Caroline Boyd, The Independent
Rosy-cheeked, blonde tresses flowing and clad in a smocked dress, Jasmine Darke — an Australian stay-at-home mother and social media influencer, whose “traditional womanhood” feed has around 150,000 followers — laughs with her daughter as they whizz up home-baked treats in a shiny Magimix processor on her sparkling worktop.
I find myself mesmerised by her Instagram posts that paint a picture of domestic bliss… and I’m not alone. Jasmine is part of a tantalising new trend of young, “traditional motherhood” mumfluencers, who have swapped career and independence in favour of full-on femininity, family, faith and firm submission to their husband. Because, as she puts it: “Men don’t want boss babes — they want homemakers.”
As a clinical psychologist, I work with women who feel crushed by the impossible ideals of being a modern mother. I’ve also seen mumfluencer fads come and go. But this new trend — the trad-mumfluencer — is genuinely shocking. The topic has more than 300 million views on TikTok, and the messaging beneath the perky reels and pristine kitchens is more sinister — and more damaging to women — than you might think.
Leading the charge are Americans like Hannah Neeleman, a Mormon businesswoman who competed in a beauty pageant just 12 days after home-birthing her eighth child; and Estee C Williams, a TikToker and trad wife who dresses like Marilyn Monroe in an apron and rejects modern feminism in favour of cooking (from scratch), cleaning and making her husband’s home “his sanctuary”. She advises trainee trad-wives online to maintain their appearance because men “are very visual”.
In the UK, Cotswolds trad-wife Alena Kate Pettitt instructs wannabes on “how to be beautiful” via her online finishing school, The Darling Academy. These women want you to believe that their escape from a dangerous, broken modern world is the solution to a better future. Of course, it’s seductive. This week, Hitch star Eva Mendez revealed that she stepped away from acting to focus on raising her daughters, enabling her husband Ryan Gosling to get on with his Hollywood career. Even Meghan Markle has leaned into trad-mom ideals, launching her new American Riviera Orchard lifestyle brand on social media with posts about her homemade strawberry jam.
Estee C Williams, a popular trad-momfluencer, advisers followers on how to turn a family home into a ‘sanctuary’ for bread-winning husbands. But this cult of domesticity — which requires the resumption of traditional, patriarchal gender roles — is a rebellion against the chaos and uncertainty felt by young people today; its male counterpart is influencer Andrew Tate. Virginia-based Williams, for example, saw her mother trying to “do it all” before her parents divorced, and views her “choice” to take up traditional gender roles as a return to “order”. It also affirms that which underlies the trad-wife trend: fear and discontent.

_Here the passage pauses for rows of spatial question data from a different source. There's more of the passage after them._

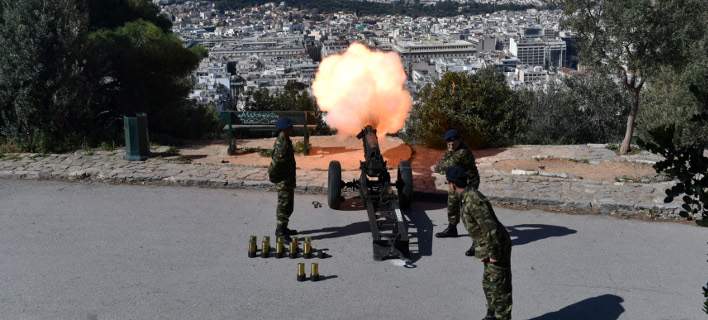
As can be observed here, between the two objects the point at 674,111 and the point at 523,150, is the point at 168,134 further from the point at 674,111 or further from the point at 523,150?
the point at 674,111

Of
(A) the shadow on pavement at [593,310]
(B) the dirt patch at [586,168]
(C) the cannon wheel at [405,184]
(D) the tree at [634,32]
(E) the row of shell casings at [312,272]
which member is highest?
(D) the tree at [634,32]

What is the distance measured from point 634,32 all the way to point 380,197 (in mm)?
8578

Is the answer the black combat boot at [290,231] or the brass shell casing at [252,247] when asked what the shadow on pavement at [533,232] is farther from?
the brass shell casing at [252,247]

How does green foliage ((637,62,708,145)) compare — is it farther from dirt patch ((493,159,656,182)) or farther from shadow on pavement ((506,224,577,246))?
shadow on pavement ((506,224,577,246))

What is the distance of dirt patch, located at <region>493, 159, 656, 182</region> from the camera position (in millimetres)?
15159

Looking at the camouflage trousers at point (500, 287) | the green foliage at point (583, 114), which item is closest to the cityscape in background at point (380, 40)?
the green foliage at point (583, 114)

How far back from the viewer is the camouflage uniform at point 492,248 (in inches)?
303

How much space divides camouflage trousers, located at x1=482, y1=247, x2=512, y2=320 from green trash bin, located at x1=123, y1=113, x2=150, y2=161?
31.4ft

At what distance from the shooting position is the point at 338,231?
11.5 metres

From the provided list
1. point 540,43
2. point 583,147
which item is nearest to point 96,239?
point 583,147

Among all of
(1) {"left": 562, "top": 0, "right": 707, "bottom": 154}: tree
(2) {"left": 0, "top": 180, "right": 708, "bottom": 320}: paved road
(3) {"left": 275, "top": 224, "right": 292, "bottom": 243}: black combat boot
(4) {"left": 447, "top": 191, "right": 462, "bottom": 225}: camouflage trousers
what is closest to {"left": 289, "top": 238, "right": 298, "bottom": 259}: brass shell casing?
(2) {"left": 0, "top": 180, "right": 708, "bottom": 320}: paved road

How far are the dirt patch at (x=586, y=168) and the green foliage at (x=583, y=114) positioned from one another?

Weighed down by pressures to parent perfectly in the absence of a “village”, mothers are increasingly burnt out, anxious and angry. In my clinic, I notice the policing effect of these trad-mumfluencers, along with Instagram trends such as gentle parenting. It leaves mums suppressing their own emotions in efforts to prioritise their child’s needs — and ends in exploding rage when, understandably, striving for perfection becomes too much. According to new data, published in the Journal of Broadcasting & Electronic Media Research, mumfluencers not only increase anxiety and envy among new mums, the image they project of picture-perfect parenthood can even lead some to question their role as mothers and their ability to bring up a baby.
For what these trad mums peddle is an illusion, one that not only threatens women’s liberty and human rights, but also offers a “choice” only available to a certain demographic — namely, white, Christian, upper-middle class and the privileged, whose submission to a husband’s financial control looks very different for women profiting from their online popularity. (Neeleman’s account promoting simple farm living was lambasted after it emerged her husband’s father owns an airline.)
Romanticising the 1950s cult of domesticity is part of the illusion. A time when women couldn’t own a bank account, marital rape was legal and the hard grind of child-raising and domestic labour led many women to despair. The American home-making “dream” didn’t extend to women of colour. In the trad-wife reels, I see no signs of domestic drudgery — certainly, no hoovering in sight — or the nannies and cleaners that these tasks are outsourced to. And herein lies the real risks of this narrow vision.
The trad-wife trend reinforces the myth that we can all be Supermum — endlessly calm, “naturally” maternal, and loving our role. This fairytale is deeply oppressive to women. I see the consequences in my clinical work, with mothers struggling to recognise their own needs, let alone voice them.